Going by the name of Dal Po, the boy has also recently lost his entire family - his fireman father died on the job and is accused by the media of sending his team into an empty building on fire, his mother took her own life following the incident, and his older brother is missing. While Dal Po harbours a crush on In Ha*, he also learns that In Ha's mother is the journalist who accused his father of killing his team in the fire and left him an outcast for the remainder of his life.

Meanwhile, In Ha struggles to reconnect with her mother by sending her text messages she hope she would one day receive a reply to. On the day before she goes for her interview at the news station with Dal Po, she receives one. But the sender is not her mother. It is the son of retail tycoon who decides to apply for a journalist post to meet In Ha.


The show centres on Dal Po's quest for revenge against In Ha's mother, his search for his older brother, In Ha's struggle to make sense of what happened 13 years ago, when the media misdirected the focus of the fire and laid the blame on Dal Po's father***, as well as the mystery of why In Ha's mother's cellphone ended up in the hands of the heir to the retail conglomerate.


*Because obviously they couldn't make her nose grow longer.

**Yes, of course Dal Po and In Ha have a thing.


But it wasn't heavy-handed or overly sappy. The development of their relationship was natural and comfortable, not melodramatic with copious declarations of love. Think Wes and Macy from Sarah Dessen's The Truth About Forever rather than Eleanor and Park by Rainbow Rowell.

***This just goes to show how the media can warp public perception.

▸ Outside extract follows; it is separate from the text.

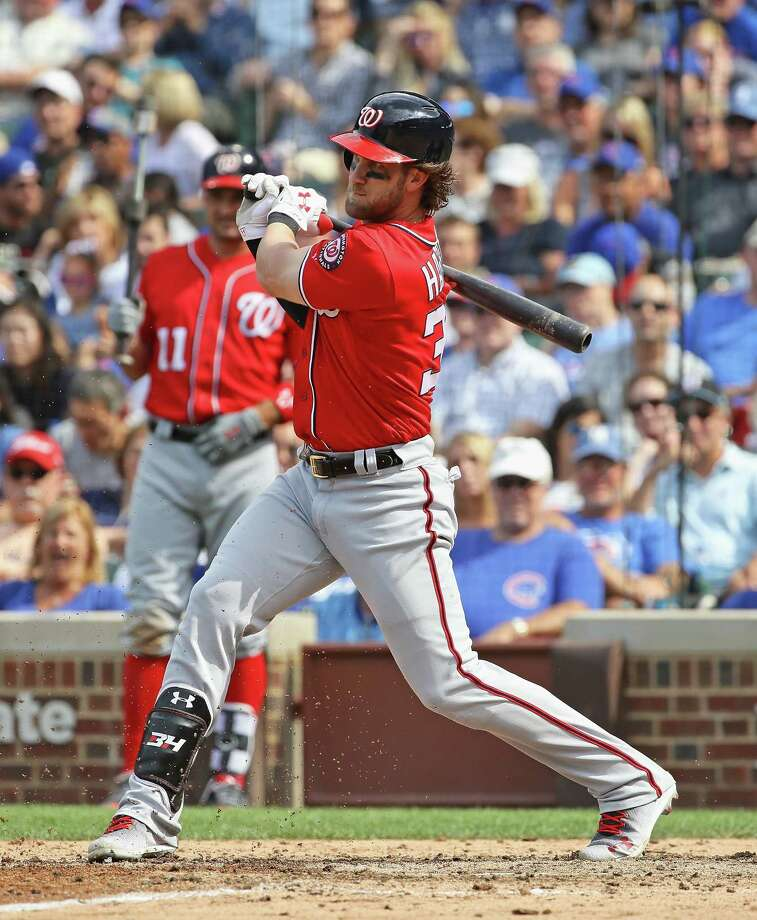 CHICAGO, IL - AUGUST 06:  Bryce Harper #34 of the Washington Nationals hits a single in the 8th inning against the Chicago Cubs at Wrigley Field on August 6, 2017 in Chicago, Illinois. (Photo by Jonathan Daniel/Getty Images) ORG XMIT: 700011926 Photo: Jonathan Daniel / 2017 Getty Images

This show is just SO FREAKING GOOD. In terms of plot, subplot, character growth, character interaction, pacing, everything was perfect. Okay, it got a tad melodramatic at times, but every character has motive, agency, and flaws, and the antagonists come in proverbial shades of grey. This show is so under-rated compared to You Who Came From the Stars, which, while engaging enough to leave you hooked on every episode, didn't bring me to tears and a hair-tearing state the way Pinocchio did.

The scene that particularly got me was the part where In Ha's mother, the cold, aloof, successful news anchor

 
realises the devastation she wrecked on others, as well as her negligence of her daughter, while she was busy pursuing her career.



I tried so hard to stave off the ending, but as with all good things like Jellicoe Road, it eventually came to and end and now I'm in an existential crisis where I don't know what else to read or watch that can fill this void in my life.

So I'm starting on It's Okay, That's Love, which centres on mental illnesses and the stigma faced by mentally ill patients. I also have Hyde, Jekyll and Me (which I'll watch after all the episodes are out because waiting for a new episode each week is a bitch) and Kill Me Heal Me lined up. So please let them be good!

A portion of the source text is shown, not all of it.